Reproduce the material from the line containing "From closest to" through the end of the material, swapping "snapshot" for "image" and leaving everything else unchanged.

◆ Stored rows ◆
□ □ □

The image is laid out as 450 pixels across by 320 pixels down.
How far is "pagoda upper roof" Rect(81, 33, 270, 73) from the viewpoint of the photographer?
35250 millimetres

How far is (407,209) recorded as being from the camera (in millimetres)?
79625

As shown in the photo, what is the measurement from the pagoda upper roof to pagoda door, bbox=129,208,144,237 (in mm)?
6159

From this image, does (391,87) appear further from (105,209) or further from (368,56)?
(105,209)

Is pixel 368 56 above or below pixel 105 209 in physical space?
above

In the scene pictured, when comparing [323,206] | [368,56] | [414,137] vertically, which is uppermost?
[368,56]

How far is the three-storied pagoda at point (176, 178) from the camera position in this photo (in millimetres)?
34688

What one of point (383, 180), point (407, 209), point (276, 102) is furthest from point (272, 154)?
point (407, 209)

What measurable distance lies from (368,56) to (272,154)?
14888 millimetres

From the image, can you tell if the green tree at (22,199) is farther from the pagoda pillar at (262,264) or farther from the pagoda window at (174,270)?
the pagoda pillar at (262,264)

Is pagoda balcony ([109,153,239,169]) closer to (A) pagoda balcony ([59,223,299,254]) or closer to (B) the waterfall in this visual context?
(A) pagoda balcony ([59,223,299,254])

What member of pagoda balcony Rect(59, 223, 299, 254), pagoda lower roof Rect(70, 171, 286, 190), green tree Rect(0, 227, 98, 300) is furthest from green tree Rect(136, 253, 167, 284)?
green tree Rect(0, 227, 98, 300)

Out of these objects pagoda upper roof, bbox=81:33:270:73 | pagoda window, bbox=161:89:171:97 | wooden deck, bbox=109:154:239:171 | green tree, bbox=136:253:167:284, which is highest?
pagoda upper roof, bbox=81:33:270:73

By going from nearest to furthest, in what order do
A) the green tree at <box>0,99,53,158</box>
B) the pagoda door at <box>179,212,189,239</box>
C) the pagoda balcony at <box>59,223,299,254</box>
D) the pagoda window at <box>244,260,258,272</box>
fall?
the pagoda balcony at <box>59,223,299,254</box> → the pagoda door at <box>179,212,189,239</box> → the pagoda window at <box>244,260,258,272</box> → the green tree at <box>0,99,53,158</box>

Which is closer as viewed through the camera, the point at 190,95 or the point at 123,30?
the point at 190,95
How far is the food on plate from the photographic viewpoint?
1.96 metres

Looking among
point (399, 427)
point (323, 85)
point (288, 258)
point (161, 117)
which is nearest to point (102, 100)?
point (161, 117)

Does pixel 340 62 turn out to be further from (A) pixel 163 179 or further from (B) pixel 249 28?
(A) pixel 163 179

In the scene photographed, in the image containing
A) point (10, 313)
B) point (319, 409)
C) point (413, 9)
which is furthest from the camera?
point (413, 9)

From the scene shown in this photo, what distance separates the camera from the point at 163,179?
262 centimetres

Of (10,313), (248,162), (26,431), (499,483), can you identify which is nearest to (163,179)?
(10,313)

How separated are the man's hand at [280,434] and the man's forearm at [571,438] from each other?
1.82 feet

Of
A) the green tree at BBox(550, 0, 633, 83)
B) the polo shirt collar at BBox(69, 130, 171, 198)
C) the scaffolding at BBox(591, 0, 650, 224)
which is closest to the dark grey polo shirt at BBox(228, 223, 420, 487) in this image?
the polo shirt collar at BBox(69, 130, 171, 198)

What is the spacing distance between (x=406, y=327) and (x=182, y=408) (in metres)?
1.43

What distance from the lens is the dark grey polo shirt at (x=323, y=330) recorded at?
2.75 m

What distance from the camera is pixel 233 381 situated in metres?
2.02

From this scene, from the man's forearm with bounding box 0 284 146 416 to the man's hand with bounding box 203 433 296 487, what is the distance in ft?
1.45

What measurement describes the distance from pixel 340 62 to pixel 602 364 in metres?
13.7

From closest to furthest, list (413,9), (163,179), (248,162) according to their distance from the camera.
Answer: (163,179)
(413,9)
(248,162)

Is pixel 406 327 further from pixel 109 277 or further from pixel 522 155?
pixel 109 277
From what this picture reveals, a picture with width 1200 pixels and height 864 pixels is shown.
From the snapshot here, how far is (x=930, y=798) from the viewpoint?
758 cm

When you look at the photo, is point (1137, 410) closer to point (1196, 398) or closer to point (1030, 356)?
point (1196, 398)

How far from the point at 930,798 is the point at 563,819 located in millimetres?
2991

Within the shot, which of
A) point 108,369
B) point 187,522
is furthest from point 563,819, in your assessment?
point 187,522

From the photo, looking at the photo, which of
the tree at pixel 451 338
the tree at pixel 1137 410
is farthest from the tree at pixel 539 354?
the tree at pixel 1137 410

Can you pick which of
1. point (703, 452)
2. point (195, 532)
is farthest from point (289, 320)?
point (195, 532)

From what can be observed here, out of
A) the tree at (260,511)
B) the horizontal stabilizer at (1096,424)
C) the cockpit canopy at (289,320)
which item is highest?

□ □ □

◆ Right answer ◆
From closest to furthest, list (413,9), (163,179), (248,162) according to their distance from the camera.
Answer: (163,179)
(413,9)
(248,162)

Is pixel 406 327 further from pixel 109 277 or further from pixel 522 155?
pixel 109 277
From what this picture reveals, a picture with width 1200 pixels and height 864 pixels is shown.
From the image here, how far is (x=930, y=798) from the viewpoint?
758 cm

When you look at the photo, is point (1137, 410) closer to point (1196, 398) or closer to point (1030, 356)?
point (1196, 398)

How far from the point at 930,798 is the point at 563,819 located in millimetres?
2991

Within the shot, which of
A) point 108,369
B) point 187,522
is furthest from point 563,819, in your assessment?
point 187,522

From the photo, looking at the photo, which of
the tree at pixel 451 338
the tree at pixel 1137 410
is farthest from the tree at pixel 539 354?
the tree at pixel 1137 410

Can you pick which of
1. point (703, 452)
2. point (195, 532)
is farthest from point (289, 320)?
point (195, 532)

From what can be observed here, out of
A) the tree at (260,511)
B) the horizontal stabilizer at (1096,424)
C) the cockpit canopy at (289,320)
which item is highest?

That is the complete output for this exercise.